* start SUPPLIED RECORDS *

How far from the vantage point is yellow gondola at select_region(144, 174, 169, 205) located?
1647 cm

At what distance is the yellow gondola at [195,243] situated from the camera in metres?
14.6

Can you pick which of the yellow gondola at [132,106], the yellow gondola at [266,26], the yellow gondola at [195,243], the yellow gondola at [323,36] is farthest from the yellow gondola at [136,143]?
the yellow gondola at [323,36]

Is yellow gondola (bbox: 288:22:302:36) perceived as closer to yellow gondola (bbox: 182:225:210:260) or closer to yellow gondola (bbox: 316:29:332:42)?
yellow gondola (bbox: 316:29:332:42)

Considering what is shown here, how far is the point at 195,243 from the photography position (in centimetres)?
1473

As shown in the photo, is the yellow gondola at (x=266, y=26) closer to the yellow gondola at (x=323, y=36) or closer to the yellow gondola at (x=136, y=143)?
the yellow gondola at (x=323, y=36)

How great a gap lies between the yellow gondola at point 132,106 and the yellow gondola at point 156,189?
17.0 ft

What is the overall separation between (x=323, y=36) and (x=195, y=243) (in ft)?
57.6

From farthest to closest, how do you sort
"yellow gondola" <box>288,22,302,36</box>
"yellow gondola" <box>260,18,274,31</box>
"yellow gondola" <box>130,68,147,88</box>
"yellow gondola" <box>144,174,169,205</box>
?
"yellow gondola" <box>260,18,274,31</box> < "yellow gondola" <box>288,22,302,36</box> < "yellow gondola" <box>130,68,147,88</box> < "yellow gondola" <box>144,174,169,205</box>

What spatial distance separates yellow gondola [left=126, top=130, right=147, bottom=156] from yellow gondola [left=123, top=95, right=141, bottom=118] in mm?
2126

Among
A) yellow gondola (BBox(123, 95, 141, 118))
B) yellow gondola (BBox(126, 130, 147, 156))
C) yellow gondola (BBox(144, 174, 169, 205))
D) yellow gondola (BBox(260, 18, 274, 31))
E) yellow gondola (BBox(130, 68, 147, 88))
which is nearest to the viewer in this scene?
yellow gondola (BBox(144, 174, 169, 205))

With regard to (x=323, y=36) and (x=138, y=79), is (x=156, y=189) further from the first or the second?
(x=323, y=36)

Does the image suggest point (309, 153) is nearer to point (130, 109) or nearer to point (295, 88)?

* end SUPPLIED RECORDS *

Swap "vantage point" for "viewing position" in all of the entries above and write them out again with nothing else changed.

How far from the viewing position is yellow gondola at select_region(144, 174, 169, 205) located?
1647 cm

At what distance is the yellow gondola at [195,243] situated from the camera in metres?
14.6

Can you pick which of the yellow gondola at [132,106], the yellow gondola at [266,26], the yellow gondola at [195,243], the yellow gondola at [323,36] is farthest from the yellow gondola at [136,143]?
the yellow gondola at [323,36]

Is yellow gondola (bbox: 288:22:302:36) perceived as closer to yellow gondola (bbox: 182:225:210:260) or closer to yellow gondola (bbox: 316:29:332:42)?
yellow gondola (bbox: 316:29:332:42)

Considering what is shown here, how far is the point at 195,243 from the photography position (in centimetres)?
1473

As shown in the photo, is the yellow gondola at (x=266, y=26) closer to the yellow gondola at (x=323, y=36) or closer to the yellow gondola at (x=136, y=143)?
the yellow gondola at (x=323, y=36)

How great a gap lies between the yellow gondola at point 132,106 and the yellow gondola at point 156,189?
17.0 ft

What is the overall separation between (x=323, y=36) and (x=195, y=243) (in ft)?
57.6

From farthest to closest, how do you sort
"yellow gondola" <box>288,22,302,36</box>
"yellow gondola" <box>260,18,274,31</box>
"yellow gondola" <box>130,68,147,88</box>
"yellow gondola" <box>144,174,169,205</box>
?
"yellow gondola" <box>260,18,274,31</box> < "yellow gondola" <box>288,22,302,36</box> < "yellow gondola" <box>130,68,147,88</box> < "yellow gondola" <box>144,174,169,205</box>

What spatial distance separates yellow gondola [left=126, top=130, right=147, bottom=156] from yellow gondola [left=123, top=95, right=141, bottom=118] in mm?
2126

Among
A) yellow gondola (BBox(123, 95, 141, 118))
B) yellow gondola (BBox(126, 130, 147, 156))
C) yellow gondola (BBox(144, 174, 169, 205))
D) yellow gondola (BBox(260, 18, 274, 31))
E) yellow gondola (BBox(130, 68, 147, 88))
which is nearest to the viewer in this scene?
yellow gondola (BBox(144, 174, 169, 205))

With regard to (x=323, y=36) and (x=138, y=79), is (x=156, y=189) further from the first or the second?
(x=323, y=36)

Does the image suggest point (309, 153) is nearer to point (130, 109) or nearer to point (295, 88)?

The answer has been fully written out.